What is needed: What is needed is a verbatim copy of each record below.

(Source records)
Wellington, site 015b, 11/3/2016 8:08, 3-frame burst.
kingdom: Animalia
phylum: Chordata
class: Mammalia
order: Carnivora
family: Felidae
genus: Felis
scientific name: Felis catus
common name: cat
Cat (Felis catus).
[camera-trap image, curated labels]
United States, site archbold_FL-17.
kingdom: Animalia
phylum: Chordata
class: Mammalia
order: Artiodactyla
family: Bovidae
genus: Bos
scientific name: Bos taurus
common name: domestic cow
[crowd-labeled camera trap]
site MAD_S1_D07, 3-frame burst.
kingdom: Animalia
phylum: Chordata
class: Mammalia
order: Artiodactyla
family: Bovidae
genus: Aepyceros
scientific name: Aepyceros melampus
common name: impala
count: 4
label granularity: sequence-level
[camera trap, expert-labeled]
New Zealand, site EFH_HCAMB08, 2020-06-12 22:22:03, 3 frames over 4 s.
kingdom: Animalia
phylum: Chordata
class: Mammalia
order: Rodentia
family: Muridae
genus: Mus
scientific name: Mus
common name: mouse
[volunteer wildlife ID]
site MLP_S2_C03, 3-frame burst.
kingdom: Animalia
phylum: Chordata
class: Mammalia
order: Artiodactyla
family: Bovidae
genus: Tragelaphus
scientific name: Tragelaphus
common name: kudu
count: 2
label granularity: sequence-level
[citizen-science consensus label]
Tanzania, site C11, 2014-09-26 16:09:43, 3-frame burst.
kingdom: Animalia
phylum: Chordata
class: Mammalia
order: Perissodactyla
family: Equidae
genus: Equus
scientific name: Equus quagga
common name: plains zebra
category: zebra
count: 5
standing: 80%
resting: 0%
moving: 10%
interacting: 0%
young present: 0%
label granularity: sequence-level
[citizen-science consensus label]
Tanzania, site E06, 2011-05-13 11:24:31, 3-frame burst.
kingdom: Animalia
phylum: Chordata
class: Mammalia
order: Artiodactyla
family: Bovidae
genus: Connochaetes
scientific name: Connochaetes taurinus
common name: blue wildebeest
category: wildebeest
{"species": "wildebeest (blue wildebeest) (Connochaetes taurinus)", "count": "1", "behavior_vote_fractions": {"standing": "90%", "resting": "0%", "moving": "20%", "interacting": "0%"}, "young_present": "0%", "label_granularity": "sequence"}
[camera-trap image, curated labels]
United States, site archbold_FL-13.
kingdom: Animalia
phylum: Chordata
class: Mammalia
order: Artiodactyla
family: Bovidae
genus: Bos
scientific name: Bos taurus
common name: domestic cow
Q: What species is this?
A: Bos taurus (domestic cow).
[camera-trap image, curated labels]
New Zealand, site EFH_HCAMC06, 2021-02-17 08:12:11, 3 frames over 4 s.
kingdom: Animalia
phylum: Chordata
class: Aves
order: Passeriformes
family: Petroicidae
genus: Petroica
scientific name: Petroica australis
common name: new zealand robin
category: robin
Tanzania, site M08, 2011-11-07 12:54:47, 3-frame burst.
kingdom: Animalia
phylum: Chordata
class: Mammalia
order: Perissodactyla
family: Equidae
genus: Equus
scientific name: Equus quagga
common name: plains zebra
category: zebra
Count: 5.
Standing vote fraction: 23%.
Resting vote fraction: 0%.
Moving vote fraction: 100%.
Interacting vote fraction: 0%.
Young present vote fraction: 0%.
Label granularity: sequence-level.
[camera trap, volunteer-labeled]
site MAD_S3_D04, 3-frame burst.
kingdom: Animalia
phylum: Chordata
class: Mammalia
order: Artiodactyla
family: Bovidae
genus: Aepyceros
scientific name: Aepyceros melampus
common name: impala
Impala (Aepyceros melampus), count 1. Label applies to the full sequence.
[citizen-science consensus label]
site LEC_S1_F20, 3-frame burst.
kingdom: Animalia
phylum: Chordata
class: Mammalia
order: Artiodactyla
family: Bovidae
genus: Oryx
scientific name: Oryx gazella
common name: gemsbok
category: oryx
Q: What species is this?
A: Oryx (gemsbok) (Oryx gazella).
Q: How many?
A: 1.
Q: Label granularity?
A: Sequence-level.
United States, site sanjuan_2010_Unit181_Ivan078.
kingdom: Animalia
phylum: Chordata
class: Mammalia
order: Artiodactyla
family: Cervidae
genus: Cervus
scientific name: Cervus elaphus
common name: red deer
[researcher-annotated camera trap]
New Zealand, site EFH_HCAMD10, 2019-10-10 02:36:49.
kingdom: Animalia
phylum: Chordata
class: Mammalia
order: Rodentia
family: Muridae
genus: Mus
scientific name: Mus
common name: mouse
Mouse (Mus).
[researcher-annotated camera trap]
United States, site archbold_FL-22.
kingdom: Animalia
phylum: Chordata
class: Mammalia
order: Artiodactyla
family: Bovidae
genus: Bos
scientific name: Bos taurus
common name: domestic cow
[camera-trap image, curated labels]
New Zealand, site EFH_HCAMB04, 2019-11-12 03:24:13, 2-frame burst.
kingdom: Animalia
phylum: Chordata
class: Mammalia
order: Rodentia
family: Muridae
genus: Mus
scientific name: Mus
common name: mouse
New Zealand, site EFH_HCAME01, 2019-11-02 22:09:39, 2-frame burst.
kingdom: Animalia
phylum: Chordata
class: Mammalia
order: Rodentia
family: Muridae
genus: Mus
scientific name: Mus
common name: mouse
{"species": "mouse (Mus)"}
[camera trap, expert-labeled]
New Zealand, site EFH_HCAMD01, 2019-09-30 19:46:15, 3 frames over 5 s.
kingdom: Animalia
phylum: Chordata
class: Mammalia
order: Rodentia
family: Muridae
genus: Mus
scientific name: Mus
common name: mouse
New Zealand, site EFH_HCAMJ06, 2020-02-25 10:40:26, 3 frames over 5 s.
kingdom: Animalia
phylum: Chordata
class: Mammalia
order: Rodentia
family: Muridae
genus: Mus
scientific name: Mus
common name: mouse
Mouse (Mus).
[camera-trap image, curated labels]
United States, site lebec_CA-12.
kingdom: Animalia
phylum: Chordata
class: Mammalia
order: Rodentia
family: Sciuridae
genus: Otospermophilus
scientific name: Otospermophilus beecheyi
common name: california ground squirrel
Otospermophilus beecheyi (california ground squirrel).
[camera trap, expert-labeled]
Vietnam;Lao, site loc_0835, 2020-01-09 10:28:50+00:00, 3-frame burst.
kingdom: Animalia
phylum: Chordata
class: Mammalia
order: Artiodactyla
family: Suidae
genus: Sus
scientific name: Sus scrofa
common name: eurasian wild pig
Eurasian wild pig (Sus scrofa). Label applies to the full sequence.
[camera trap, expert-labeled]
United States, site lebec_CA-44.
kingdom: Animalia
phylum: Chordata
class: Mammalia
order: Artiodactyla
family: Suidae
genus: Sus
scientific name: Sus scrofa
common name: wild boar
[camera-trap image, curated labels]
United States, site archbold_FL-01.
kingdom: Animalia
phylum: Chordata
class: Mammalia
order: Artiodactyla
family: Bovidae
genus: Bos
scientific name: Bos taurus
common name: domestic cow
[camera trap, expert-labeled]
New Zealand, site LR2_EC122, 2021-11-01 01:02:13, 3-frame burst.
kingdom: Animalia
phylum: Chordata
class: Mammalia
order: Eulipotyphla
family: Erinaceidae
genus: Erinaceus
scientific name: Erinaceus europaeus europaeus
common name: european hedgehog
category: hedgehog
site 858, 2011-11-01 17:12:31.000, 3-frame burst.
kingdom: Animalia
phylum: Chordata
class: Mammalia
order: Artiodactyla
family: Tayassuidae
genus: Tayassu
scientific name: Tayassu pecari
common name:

Output below:
Wellington, site 015b, 11/3/2016 8:08, 3-frame burst.
kingdom: Animalia
phylum: Chordata
class: Mammalia
order: Carnivora
family: Felidae
genus: Felis
scientific name: Felis catus
common name: cat
Cat (Felis catus).
[camera-trap image, curated labels]
United States, site archbold_FL-17.
kingdom: Animalia
phylum: Chordata
class: Mammalia
order: Artiodactyla
family: Bovidae
genus: Bos
scientific name: Bos taurus
common name: domestic cow
[crowd-labeled camera trap]
site MAD_S1_D07, 3-frame burst.
kingdom: Animalia
phylum: Chordata
class: Mammalia
order: Artiodactyla
family: Bovidae
genus: Aepyceros
scientific name: Aepyceros melampus
common name: impala
count: 4
label granularity: sequence-level
[camera trap, expert-labeled]
New Zealand, site EFH_HCAMB08, 2020-06-12 22:22:03, 3 frames over 4 s.
kingdom: Animalia
phylum: Chordata
class: Mammalia
order: Rodentia
family: Muridae
genus: Mus
scientific name: Mus
common name: mouse
[volunteer wildlife ID]
site MLP_S2_C03, 3-frame burst.
kingdom: Animalia
phylum: Chordata
class: Mammalia
order: Artiodactyla
family: Bovidae
genus: Tragelaphus
scientific name: Tragelaphus
common name: kudu
count: 2
label granularity: sequence-level
[citizen-science consensus label]
Tanzania, site C11, 2014-09-26 16:09:43, 3-frame burst.
kingdom: Animalia
phylum: Chordata
class: Mammalia
order: Perissodactyla
family: Equidae
genus: Equus
scientific name: Equus quagga
common name: plains zebra
category: zebra
count: 5
standing: 80%
resting: 0%
moving: 10%
interacting: 0%
young present: 0%
label granularity: sequence-level
[citizen-science consensus label]
Tanzania, site E06, 2011-05-13 11:24:31, 3-frame burst.
kingdom: Animalia
phylum: Chordata
class: Mammalia
order: Artiodactyla
family: Bovidae
genus: Connochaetes
scientific name: Connochaetes taurinus
common name: blue wildebeest
category: wildebeest
{"species": "wildebeest (blue wildebeest) (Connochaetes taurinus)", "count": "1", "behavior_vote_fractions": {"standing": "90%", "resting": "0%", "moving": "20%", "interacting": "0%"}, "young_present": "0%", "label_granularity": "sequence"}
[camera-trap image, curated labels]
United States, site archbold_FL-13.
kingdom: Animalia
phylum: Chordata
class: Mammalia
order: Artiodactyla
family: Bovidae
genus: Bos
scientific name: Bos taurus
common name: domestic cow
Q: What species is this?
A: Bos taurus (domestic cow).
[camera-trap image, curated labels]
New Zealand, site EFH_HCAMC06, 2021-02-17 08:12:11, 3 frames over 4 s.
kingdom: Animalia
phylum: Chordata
class: Aves
order: Passeriformes
family: Petroicidae
genus: Petroica
scientific name: Petroica australis
common name: new zealand robin
category: robin
Tanzania, site M08, 2011-11-07 12:54:47, 3-frame burst.
kingdom: Animalia
phylum: Chordata
class: Mammalia
order: Perissodactyla
family: Equidae
genus: Equus
scientific name: Equus quagga
common name: plains zebra
category: zebra
Count: 5.
Standing vote fraction: 23%.
Resting vote fraction: 0%.
Moving vote fraction: 100%.
Interacting vote fraction: 0%.
Young present vote fraction: 0%.
Label granularity: sequence-level.
[camera trap, volunteer-labeled]
site MAD_S3_D04, 3-frame burst.
kingdom: Animalia
phylum: Chordata
class: Mammalia
order: Artiodactyla
family: Bovidae
genus: Aepyceros
scientific name: Aepyceros melampus
common name: impala
Impala (Aepyceros melampus), count 1. Label applies to the full sequence.
[citizen-science consensus label]
site LEC_S1_F20, 3-frame burst.
kingdom: Animalia
phylum: Chordata
class: Mammalia
order: Artiodactyla
family: Bovidae
genus: Oryx
scientific name: Oryx gazella
common name: gemsbok
category: oryx
Q: What species is this?
A: Oryx (gemsbok) (Oryx gazella).
Q: How many?
A: 1.
Q: Label granularity?
A: Sequence-level.
United States, site sanjuan_2010_Unit181_Ivan078.
kingdom: Animalia
phylum: Chordata
class: Mammalia
order: Artiodactyla
family: Cervidae
genus: Cervus
scientific name: Cervus elaphus
common name: red deer
[researcher-annotated camera trap]
New Zealand, site EFH_HCAMD10, 2019-10-10 02:36:49.
kingdom: Animalia
phylum: Chordata
class: Mammalia
order: Rodentia
family: Muridae
genus: Mus
scientific name: Mus
common name: mouse
Mouse (Mus).
[researcher-annotated camera trap]
United States, site archbold_FL-22.
kingdom: Animalia
phylum: Chordata
class: Mammalia
order: Artiodactyla
family: Bovidae
genus: Bos
scientific name: Bos taurus
common name: domestic cow
[camera-trap image, curated labels]
New Zealand, site EFH_HCAMB04, 2019-11-12 03:24:13, 2-frame burst.
kingdom: Animalia
phylum: Chordata
class: Mammalia
order: Rodentia
family: Muridae
genus: Mus
scientific name: Mus
common name: mouse
New Zealand, site EFH_HCAME01, 2019-11-02 22:09:39, 2-frame burst.
kingdom: Animalia
phylum: Chordata
class: Mammalia
order: Rodentia
family: Muridae
genus: Mus
scientific name: Mus
common name: mouse
{"species": "mouse (Mus)"}
[camera trap, expert-labeled]
New Zealand, site EFH_HCAMD01, 2019-09-30 19:46:15, 3 frames over 5 s.
kingdom: Animalia
phylum: Chordata
class: Mammalia
order: Rodentia
family: Muridae
genus: Mus
scientific name: Mus
common name: mouse
New Zealand, site EFH_HCAMJ06, 2020-02-25 10:40:26, 3 frames over 5 s.
kingdom: Animalia
phylum: Chordata
class: Mammalia
order: Rodentia
family: Muridae
genus: Mus
scientific name: Mus
common name: mouse
Mouse (Mus).
[camera-trap image, curated labels]
United States, site lebec_CA-12.
kingdom: Animalia
phylum: Chordata
class: Mammalia
order: Rodentia
family: Sciuridae
genus: Otospermophilus
scientific name: Otospermophilus beecheyi
common name: california ground squirrel
Otospermophilus beecheyi (california ground squirrel).
[camera trap, expert-labeled]
Vietnam;Lao, site loc_0835, 2020-01-09 10:28:50+00:00, 3-frame burst.
kingdom: Animalia
phylum: Chordata
class: Mammalia
order: Artiodactyla
family: Suidae
genus: Sus
scientific name: Sus scrofa
common name: eurasian wild pig
Eurasian wild pig (Sus scrofa). Label applies to the full sequence.
[camera trap, expert-labeled]
United States, site lebec_CA-44.
kingdom: Animalia
phylum: Chordata
class: Mammalia
order: Artiodactyla
family: Suidae
genus: Sus
scientific name: Sus scrofa
common name: wild boar
[camera-trap image, curated labels]
United States, site archbold_FL-01.
kingdom: Animalia
phylum: Chordata
class: Mammalia
order: Artiodactyla
family: Bovidae
genus: Bos
scientific name: Bos taurus
common name: domestic cow
[camera trap, expert-labeled]
New Zealand, site LR2_EC122, 2021-11-01 01:02:13, 3-frame burst.
kingdom: Animalia
phylum: Chordata
class: Mammalia
order: Eulipotyphla
family: Erinaceidae
genus: Erinaceus
scientific name: Erinaceus europaeus europaeus
common name: european hedgehog
category: hedgehog
site 858, 2011-11-01 17:12:31.000, 3-frame burst.
kingdom: Animalia
phylum: Chordata
class: Mammalia
order: Artiodactyla
family: Tayassuidae
genus: Tayassu
scientific name: Tayassu pecari
common name:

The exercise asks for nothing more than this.